§ **Document excerpt**:

Exploring NLS: How to decipher output from NLSSORT

  • From: "Charles Schultz" <sacrophyte@xxxxxxxxx>
  • To: "oracle-l@xxxxxxxxxxxxx" <oracle-l@xxxxxxxxxxxxx>
  • Date: Thu, 1 Jan 2009 21:04:11 -0600

Good day, List,

I am attempting to understand the linguistic nuances of how Oracle
implements various character sets (territory and language). I have found a
number of useful white papers, metalink notes (and of course the
Globalization online Docs are good), but I have stumbled upon an obstacle of
sorts (tongue in cheek).

Metalink note 13882.1 (*Linguistic Sorting of Data in Oracle7 and Oracle8*)
talks about major and minor values, and also mentions the WB# (used
internally). I am assuming this information is still valid in 9i and 10g, as
there are no other newer metalink documents that cover these specific
details (that I have found). So, for instance, capital A grave (À) is listed
with a major value of 20, minor 5 (WB# = 300). I also noticed that the
online documentation has a small sample glyph
table<http://download.oracle.com/docs/cd/B19306_01/server.102/b14225/ch5lingsort.htm#g1010269>with
slightly different values (and despite the little NOTE below the
table,
I get the same results in a non-unicode character set as a unicode one). How
do I expose that in sql? I assume NLSSORT gives me the proper numbers, but I
am not sure how to reverse engineer the output. The following example is
from 10gR2 AMERICAN_AMERICA.WE8ISO8859P1:

SQL > alter session set nls_comp = LINGUISTIC;

Session altered.

[Questions about scenes in pictures]
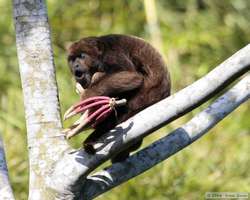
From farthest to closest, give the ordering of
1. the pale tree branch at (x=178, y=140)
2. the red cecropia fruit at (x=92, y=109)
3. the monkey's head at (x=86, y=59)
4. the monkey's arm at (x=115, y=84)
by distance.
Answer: the monkey's head at (x=86, y=59)
the monkey's arm at (x=115, y=84)
the pale tree branch at (x=178, y=140)
the red cecropia fruit at (x=92, y=109)

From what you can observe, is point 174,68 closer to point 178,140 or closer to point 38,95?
point 178,140

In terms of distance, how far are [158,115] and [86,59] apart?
4.00 feet

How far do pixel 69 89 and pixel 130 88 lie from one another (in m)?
4.10

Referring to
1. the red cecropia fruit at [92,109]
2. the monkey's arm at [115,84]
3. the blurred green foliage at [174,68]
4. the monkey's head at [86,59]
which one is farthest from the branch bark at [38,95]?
the blurred green foliage at [174,68]

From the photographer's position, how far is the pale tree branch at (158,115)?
344cm

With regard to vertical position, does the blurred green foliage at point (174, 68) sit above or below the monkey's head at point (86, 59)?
below

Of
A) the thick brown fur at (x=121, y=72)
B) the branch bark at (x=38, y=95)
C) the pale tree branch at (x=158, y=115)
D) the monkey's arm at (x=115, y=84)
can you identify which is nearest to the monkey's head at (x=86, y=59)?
the thick brown fur at (x=121, y=72)

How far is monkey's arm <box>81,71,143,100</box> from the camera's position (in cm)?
405

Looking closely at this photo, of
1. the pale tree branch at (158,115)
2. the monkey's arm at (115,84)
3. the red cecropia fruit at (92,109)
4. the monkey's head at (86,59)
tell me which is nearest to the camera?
the pale tree branch at (158,115)

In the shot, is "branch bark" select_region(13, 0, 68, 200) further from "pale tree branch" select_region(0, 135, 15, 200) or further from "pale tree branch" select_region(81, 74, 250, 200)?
"pale tree branch" select_region(81, 74, 250, 200)

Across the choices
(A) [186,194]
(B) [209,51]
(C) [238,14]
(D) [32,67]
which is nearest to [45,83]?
(D) [32,67]

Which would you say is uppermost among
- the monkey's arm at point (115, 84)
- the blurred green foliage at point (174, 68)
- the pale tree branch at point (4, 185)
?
the monkey's arm at point (115, 84)

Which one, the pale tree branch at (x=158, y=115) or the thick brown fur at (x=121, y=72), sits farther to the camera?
the thick brown fur at (x=121, y=72)

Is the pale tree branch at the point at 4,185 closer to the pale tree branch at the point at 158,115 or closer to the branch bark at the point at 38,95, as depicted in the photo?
the branch bark at the point at 38,95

§ **What the task asks**:
In the post about NLSSORT, what major and minor values does Metalink note 13882.1 list for capital A grave (À)?

§ **Expected answer**:
A major value of 20 and a minor value of 5.